課題一覧.
- a) 大箸桜子選手についての記事で、ちふれの樋口靖洋監督は大箸のどのような点を挙げて期待しているかを答えよ。
- b) 大箸桜子選手についての記事を、最後の文の後から書き継げ。

本文抜粋.
--------------------------------------------------
女子サッカーWEリーグちふれASエルフェン埼玉に所属する富士市出身のDF大箸桜子(22)=東洋大4年=が、なでしこジャパンに初招集され、9月14日開幕のアジア大会に出場する。メイン会場はエコパ。

大箸にとっては静岡凱旋大会となる。

 現役大学生では唯一の選出。「正直驚きました。東洋大では皆に盛大に祝って頂いて。いじられるわけではないけど恥ずかしいぐらいでした」とはにかんだ。

 ちふれの樋口靖洋監督(65)は「対人が強く、スピードもある」とその潜在力に期待。常葉大橘高の頃からフィジカルは強かったが、大学入学後は、下半身を中心に本格的な筋トレに取り組み、相手攻撃陣をはね返す屈強な体をつくった。ウラを狙う敵への対応や空中戦には、まだ課題を感じつつも大箸は「前に出てのインターセプト(パスカット)にはわりと自信があります」と成長を実感している。
--------------------------------------------------
データ抜粋.
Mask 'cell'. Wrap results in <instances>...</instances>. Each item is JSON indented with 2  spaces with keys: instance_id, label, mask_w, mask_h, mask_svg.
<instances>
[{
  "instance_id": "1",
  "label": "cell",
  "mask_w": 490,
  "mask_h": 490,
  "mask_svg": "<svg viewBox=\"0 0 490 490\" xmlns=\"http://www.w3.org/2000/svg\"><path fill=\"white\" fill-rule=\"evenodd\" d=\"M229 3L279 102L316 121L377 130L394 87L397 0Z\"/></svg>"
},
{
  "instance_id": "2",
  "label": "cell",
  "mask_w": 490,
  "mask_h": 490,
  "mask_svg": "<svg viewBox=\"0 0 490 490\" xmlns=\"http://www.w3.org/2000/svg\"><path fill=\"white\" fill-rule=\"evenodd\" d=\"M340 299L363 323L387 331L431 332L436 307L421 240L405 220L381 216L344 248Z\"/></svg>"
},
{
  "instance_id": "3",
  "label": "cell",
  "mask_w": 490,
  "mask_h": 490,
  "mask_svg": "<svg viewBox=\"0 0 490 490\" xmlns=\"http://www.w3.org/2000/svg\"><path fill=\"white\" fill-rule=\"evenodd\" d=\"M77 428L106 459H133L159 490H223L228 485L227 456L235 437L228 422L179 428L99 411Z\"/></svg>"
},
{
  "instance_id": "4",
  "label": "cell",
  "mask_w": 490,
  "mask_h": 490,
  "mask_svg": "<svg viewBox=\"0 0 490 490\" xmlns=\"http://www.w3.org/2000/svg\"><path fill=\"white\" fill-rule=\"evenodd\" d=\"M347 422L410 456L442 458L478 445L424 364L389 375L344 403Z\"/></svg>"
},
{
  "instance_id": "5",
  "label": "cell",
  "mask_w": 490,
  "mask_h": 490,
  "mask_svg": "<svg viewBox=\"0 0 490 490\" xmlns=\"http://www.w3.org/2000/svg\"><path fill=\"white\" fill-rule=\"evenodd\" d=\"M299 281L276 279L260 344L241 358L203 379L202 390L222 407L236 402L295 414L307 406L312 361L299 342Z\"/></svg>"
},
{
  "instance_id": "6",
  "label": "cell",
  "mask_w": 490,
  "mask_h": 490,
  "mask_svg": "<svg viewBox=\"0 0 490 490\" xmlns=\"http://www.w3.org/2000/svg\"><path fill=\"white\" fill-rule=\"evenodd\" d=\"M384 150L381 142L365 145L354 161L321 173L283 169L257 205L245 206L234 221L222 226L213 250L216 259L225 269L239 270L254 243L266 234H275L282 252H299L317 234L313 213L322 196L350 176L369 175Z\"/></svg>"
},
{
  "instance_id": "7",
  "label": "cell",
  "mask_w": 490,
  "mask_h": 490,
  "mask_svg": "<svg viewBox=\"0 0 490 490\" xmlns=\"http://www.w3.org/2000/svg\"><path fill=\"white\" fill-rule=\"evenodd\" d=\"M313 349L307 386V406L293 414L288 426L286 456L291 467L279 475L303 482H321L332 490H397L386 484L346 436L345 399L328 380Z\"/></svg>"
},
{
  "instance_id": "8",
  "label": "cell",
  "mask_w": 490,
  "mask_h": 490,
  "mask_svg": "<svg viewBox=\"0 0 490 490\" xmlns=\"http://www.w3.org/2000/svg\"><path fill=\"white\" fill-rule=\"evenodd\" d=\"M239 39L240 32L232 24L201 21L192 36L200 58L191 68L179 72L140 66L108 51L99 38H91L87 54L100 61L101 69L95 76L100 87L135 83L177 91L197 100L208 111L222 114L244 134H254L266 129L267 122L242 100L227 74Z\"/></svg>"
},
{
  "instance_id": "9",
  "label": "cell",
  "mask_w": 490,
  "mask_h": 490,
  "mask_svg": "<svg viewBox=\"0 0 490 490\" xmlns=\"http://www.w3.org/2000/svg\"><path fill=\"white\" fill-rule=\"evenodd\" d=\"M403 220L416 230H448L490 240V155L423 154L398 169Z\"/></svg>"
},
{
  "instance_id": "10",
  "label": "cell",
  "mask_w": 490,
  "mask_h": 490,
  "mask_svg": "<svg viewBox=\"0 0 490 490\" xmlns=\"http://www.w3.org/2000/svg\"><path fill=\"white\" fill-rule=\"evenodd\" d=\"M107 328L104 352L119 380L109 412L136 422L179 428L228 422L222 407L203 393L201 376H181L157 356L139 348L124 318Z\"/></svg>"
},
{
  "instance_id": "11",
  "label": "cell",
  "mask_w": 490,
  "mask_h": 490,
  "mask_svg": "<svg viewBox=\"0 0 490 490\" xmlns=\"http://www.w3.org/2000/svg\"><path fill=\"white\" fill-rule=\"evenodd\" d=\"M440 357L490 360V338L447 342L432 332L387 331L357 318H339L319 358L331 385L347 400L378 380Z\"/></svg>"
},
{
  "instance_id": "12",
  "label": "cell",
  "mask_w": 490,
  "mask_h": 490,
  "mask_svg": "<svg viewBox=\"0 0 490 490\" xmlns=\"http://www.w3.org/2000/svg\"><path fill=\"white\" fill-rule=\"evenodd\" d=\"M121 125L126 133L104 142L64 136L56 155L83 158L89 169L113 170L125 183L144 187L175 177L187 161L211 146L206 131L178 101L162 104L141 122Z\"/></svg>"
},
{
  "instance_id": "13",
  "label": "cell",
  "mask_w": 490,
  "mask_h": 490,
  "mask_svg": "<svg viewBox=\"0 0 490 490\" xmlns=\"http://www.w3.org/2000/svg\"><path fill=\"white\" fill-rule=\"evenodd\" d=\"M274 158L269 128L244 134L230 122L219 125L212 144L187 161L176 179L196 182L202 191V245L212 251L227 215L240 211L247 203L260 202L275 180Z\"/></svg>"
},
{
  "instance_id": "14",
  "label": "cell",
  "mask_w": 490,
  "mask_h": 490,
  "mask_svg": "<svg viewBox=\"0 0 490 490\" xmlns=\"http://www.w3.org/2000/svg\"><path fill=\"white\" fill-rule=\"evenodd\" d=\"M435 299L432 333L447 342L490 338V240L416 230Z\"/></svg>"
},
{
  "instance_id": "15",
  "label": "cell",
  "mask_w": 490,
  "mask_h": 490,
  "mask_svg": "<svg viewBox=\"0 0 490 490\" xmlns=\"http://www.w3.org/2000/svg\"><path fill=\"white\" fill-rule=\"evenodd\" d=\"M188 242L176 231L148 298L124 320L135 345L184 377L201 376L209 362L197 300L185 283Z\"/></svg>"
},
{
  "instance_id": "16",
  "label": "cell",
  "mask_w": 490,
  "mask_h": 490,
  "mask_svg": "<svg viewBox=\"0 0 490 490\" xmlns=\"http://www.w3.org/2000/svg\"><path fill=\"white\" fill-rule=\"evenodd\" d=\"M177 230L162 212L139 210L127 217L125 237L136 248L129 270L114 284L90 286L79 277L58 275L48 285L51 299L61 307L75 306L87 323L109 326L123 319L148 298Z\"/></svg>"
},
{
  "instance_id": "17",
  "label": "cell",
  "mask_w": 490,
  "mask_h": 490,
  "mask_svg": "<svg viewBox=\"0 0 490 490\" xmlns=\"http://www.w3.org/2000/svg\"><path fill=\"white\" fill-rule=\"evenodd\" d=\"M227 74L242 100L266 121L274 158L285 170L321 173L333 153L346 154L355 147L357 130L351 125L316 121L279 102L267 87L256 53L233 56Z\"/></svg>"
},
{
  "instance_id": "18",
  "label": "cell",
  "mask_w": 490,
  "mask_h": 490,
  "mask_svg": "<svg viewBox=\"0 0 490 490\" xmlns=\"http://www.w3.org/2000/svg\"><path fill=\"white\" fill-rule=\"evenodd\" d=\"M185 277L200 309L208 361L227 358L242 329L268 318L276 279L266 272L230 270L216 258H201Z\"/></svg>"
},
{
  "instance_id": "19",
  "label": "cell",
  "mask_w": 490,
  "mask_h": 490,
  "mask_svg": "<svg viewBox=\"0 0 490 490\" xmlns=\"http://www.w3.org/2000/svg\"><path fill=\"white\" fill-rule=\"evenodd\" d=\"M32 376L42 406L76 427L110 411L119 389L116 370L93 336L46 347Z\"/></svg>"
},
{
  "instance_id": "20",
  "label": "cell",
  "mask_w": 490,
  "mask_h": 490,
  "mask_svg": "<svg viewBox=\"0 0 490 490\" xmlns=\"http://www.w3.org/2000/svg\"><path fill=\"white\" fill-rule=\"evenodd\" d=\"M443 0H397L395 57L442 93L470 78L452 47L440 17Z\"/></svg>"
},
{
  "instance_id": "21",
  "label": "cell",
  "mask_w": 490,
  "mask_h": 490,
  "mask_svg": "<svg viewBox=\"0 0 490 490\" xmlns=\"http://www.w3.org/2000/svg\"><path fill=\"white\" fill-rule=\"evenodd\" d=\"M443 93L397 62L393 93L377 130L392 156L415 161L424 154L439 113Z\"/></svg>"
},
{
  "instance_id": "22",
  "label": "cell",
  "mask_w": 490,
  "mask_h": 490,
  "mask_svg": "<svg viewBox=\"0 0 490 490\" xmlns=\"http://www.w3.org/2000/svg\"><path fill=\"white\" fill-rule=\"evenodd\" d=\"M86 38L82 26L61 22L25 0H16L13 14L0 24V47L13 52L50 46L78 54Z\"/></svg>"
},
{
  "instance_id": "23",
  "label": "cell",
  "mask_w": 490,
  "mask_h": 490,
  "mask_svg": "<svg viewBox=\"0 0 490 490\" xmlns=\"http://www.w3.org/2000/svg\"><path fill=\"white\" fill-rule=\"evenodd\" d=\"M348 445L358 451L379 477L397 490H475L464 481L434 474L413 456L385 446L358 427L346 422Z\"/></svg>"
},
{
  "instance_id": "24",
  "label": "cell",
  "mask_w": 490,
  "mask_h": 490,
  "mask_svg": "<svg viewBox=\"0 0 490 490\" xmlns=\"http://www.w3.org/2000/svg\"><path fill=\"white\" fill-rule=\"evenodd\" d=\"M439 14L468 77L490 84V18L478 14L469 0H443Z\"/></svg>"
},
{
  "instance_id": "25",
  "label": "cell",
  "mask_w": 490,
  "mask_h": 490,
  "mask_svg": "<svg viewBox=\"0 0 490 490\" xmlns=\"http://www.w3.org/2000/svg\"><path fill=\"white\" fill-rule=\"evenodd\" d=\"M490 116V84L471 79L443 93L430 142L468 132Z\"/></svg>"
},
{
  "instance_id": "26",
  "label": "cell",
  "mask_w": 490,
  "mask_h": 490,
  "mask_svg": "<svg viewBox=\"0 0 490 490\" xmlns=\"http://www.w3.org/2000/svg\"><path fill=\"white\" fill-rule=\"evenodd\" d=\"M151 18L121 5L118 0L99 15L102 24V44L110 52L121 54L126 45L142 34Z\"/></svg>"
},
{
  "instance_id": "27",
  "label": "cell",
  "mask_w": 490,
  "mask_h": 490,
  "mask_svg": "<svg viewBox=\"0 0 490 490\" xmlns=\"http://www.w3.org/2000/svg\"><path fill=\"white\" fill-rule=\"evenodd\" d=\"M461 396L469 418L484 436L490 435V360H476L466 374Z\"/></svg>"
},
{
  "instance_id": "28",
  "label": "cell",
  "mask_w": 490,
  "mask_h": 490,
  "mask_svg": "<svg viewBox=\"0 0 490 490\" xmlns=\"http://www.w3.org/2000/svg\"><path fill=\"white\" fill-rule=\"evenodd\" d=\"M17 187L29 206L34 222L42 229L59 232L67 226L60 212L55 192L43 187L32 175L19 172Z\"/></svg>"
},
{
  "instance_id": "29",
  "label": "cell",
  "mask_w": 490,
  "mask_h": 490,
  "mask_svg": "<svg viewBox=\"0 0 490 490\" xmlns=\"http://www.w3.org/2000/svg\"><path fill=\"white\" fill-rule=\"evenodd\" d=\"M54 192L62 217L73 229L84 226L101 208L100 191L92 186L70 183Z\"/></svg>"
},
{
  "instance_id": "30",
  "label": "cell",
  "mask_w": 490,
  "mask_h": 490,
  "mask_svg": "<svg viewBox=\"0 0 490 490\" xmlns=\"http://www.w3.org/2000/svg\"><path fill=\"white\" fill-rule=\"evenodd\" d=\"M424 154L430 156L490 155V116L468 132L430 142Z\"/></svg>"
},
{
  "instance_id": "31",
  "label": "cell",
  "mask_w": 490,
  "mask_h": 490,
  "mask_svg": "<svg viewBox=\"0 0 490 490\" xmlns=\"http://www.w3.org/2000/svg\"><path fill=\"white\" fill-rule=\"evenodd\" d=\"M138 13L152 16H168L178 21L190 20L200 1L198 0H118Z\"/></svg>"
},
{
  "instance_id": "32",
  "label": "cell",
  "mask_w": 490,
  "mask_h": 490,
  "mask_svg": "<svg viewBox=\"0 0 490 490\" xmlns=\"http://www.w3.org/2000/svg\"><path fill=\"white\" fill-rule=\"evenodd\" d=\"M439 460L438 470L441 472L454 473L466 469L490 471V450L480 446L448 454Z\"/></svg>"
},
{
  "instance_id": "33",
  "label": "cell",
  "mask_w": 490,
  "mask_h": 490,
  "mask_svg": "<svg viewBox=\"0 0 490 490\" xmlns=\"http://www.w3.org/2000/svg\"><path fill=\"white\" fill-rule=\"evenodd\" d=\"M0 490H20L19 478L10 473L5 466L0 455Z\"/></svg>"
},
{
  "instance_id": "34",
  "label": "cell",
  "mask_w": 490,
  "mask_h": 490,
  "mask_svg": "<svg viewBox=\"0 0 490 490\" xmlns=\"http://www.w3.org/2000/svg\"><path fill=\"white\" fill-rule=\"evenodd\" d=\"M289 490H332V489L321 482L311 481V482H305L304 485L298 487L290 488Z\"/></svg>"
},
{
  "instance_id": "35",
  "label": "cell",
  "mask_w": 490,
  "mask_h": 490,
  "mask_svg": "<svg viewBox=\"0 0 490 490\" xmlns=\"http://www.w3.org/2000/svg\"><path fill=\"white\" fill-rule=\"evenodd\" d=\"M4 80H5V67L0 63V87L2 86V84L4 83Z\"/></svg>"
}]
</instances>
--------------------------------------------------
回答一覧.
- a) 対人が強く、スピードもある点。

- b)
 14日の初戦はタイ戦。家族や中高時代の仲間たちも応援に駆けつけてくれそうだ。「自分の強みは、世界相手でも見せて行きたいし、初めて日の丸を背負う覚悟をもって一戦一戦、戦いたいと思います」と意気込んだ。(甲斐 毅彦)

 ◆大箸 桜子(おおはし・さくらこ)2004年4月8日、富士市出身。

22歳。小3の時、富士川ファーストレディースで競技を始める。常葉大橘中、高を経て東洋大へ。25年8月にシンガポールのライオン・シティ・セイラーズFCに期限付き移籍。今年2月、WEリーグの特別指定選手となり、ちふれの公式戦に出場。同7月に加入内定。165センチ。利き足は右。家族は両親と兄。